The other day, news broke in Switzerland that the government plans to hold a non-public consultation over the ever-rising Swiss Franc. This sparked a public debate about what the Swiss National Bank could do to stem the tide. While there is no point in me
voicing an opinion about what should be done, let’s look what we can learn from this debate for risk management: building scenarios based on the past. Sounds familiar? Isn’t that the usual approach in risk management (and what got all of us in big trouble)
Consider the following set-up: the Swiss Franc went for a secular rise during 2010, mainly because European Sovereign Debt markets were (and still are) ablaze due to unsustainable fiscal stances. The Swiss Franc, historically a safe haven for those who seek
protection from devaluation and political unrest, is a very important risk factor for the Swiss economy given that the exporting industry’s terms of trade worsen every time the Swissie goes up. Stemming the tide using open market operations has been tried
during 2010 with limited success. So what’s next?

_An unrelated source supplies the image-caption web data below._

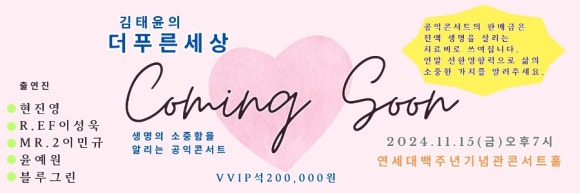 더푸른 이미지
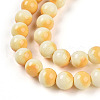 Baking Painted Glass Beads Strands DGLA-N012-8mm-03-3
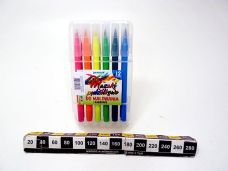 MAZAKI PEDZELKOWE 12KOL 7284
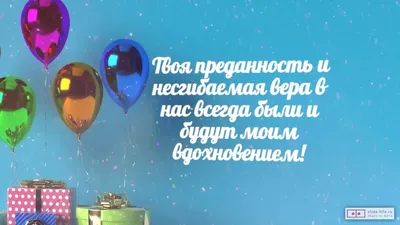 Вера алексеевна с днем рождения открытка - фото и картинки abrakadabra.fun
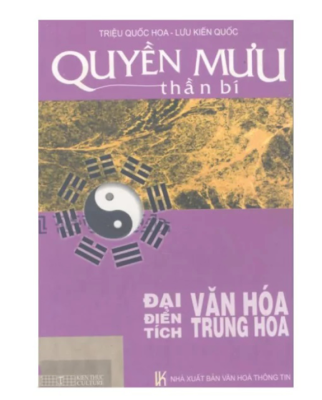 Quyền Mưu Thần Bí – Đại Điển Tích Văn Hóa Trung Hoa – Triệu Quốc Hoa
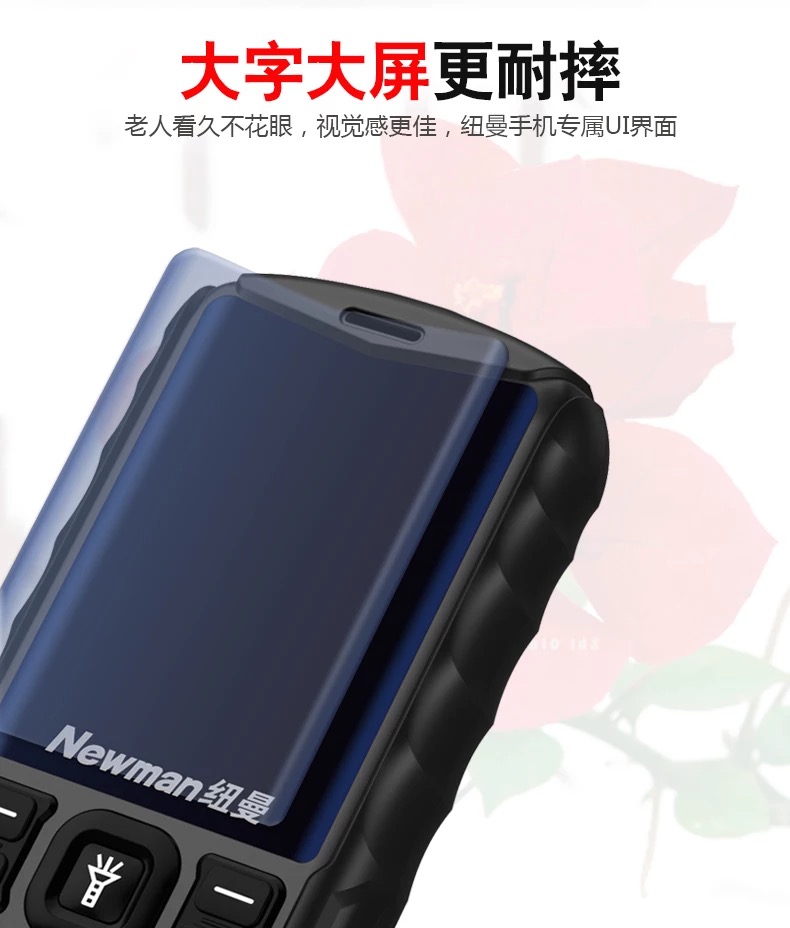 Newman L8S quân ba máy chống cũ siêu dài chờ lớn từ lớn màn hình lớn điện thoại di động cũ phiên bản viễn thông - Điện thoại di động smartphone giá rẻ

Obviously, commentators quickly picked up this fairly popular topic and went looking for a past episode (which is rather easy in the monetary history of Switzerland). Negative interest rates on foreign Swiss Franc deposits and Gentlemen’s Agreements with
banks against currency speculation were first to be cited. Now, that’s all very well, since these measures were implemented in the 1970s, when Bretton Woods was on its deathbed and the Swissie rose like a homesick angel. And because the international currency
system is experiencing tremors as we speak, surely measures of this kind could be adequate.
Save for the dose of over-simplification and the slight whiff of populism that virtually always hang over the debate on over-valued currencies, diligent analysis definitely needs to account for the exact chain of events that led to decisions when they were
taken. When looking into the chain of events that lead to foreign-exchange fees charged on foreign depositors (aka “negative interest rates”) and the Gentlemen’s Agreements against speculation, one quickly discovers that the market microstructure has fundamentally
changed since then (just consider new participants in the market, like the much-reviled hedge funds, or new technology, like CLS or algorithmic trading). Hence, ideas of superimposing such scenarios on today’s environment are to be taken with a pinch of salt.
Which brings us back to risk management. The current emphasis on stress testing for both liquidity and capital, combined with the momentous changes we are witnessing, definitely calls for the inclusion of past events, and be it only for orders of magnitude
of certain factors. However, because we come out of a period of relative calm and because market infrastructure, market structures and indeed technology have changed over the last 20-odd years, utmost care is needed when analyzing historical data. So, when
investigating on how history might repeat itself, careful analysis of markets, chains of events and the then current regulatory environment are all to be taken into consideration when formulating scenarios for historical analyses.
So, while may have been trained (and very well) to apply stochastics to root out the limits of our imagination, re-learning to assess structures seems to be de rigeur going forward. To add insult to injury, one scenario only represents one chain of events,
thus a whole range of scenarios need to be considered. This may sound sobering, given that the regulatory tsunami makes what is an already stressful period for risk managers even more stressful. But consider for a second the benefits of careful scenario building.
Simulating scenarios on portfolios, business models, whole balance sheets even, take –if well formulated and broadly accepted- a pivotal role in transforming stress testing exercises from merely reporting risks to supporting actual business decisions. This
in itself is highly valuable for organizations, since risk management will get more deeply engrained into their culture. The process of formulating, exploring and criticizing scenarios acts as a catalyst between business and risk management and helps, by anticipating
future developments, financial institutions to steer clear of future icebergs. Hence, as much as it is useful to have healthy debates on currency issues in public, boardrooms and risk offices can leverage a good argument for Basel III.